Estratto
L’intelligence turca dilaga nel Corno d’Africa

La liberazione di Silvia Romano ha acceso le luci, oltre che sulla reazione della rapita alla sua prigionia manifestata con una palese confusa conversione all’islam, e con la condivisione dei precetti salafiti jihadisti di Al-Shabaab, visto “l’abito” ostentato, anche sul ruolo avuto dai servizi segreti turchi, che subentrati a dicembre agli omologhi italiani nei negoziati con i jihadisti, si sono resi artefici della “liberazione” della ragazza. I jihadisti di Al-Shabaab, che in arabo significa “la gioventù”, condividono l’ideologia del salafismo jihadista che appartiene alla confessione sunnita e osserva la corrente della scuola del diritto coranico Hanhbalit (la più tradizionalista) e che geograficamente “opera” nell’area del Corno d’Africa, aderendo, inoltre, ideologicamente al wahabitismo di provenienza saudita.

Compito assegnato
Modifica il tratto dell'estratto che va da "La liberazione di" fino a "di provenienza saudita.", sostituendo "la più tradizionalista" con "la più rigorosa". Per rispondere ci si basa esclusivamente sull'estratto.

Materiale fornito
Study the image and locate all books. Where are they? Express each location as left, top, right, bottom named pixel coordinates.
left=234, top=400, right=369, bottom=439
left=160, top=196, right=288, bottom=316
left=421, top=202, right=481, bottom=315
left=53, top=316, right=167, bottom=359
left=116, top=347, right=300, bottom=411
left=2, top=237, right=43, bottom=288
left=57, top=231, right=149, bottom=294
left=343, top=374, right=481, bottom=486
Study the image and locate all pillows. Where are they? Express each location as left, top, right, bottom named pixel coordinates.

---

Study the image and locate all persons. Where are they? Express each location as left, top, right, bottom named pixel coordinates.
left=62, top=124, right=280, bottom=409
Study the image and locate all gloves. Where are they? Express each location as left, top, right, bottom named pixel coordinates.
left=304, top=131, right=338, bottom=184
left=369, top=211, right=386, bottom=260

==

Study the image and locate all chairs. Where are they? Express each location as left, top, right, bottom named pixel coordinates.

Soluzione del compito
La liberazione di Silvia Romano ha acceso le luci, oltre che sulla reazione della rapita alla sua prigionia manifestata con una palese confusa conversione all’islam, e con la condivisione dei precetti salafiti jihadisti di Al-Shabaab, visto “l’abito” ostentato, anche sul ruolo avuto dai servizi segreti turchi, che subentrati a dicembre agli omologhi italiani nei negoziati con i jihadisti, si sono resi artefici della “liberazione” della ragazza. I jihadisti di Al-Shabaab, che in arabo significa “la gioventù”, condividono l’ideologia del salafismo jihadista che appartiene alla confessione sunnita e osserva la corrente della scuola del diritto coranico Hanhbalit (la più rigorosa) e che geograficamente “opera” nell’area del Corno d’Africa, aderendo, inoltre, ideologicamente al wahabitismo di provenienza saudita.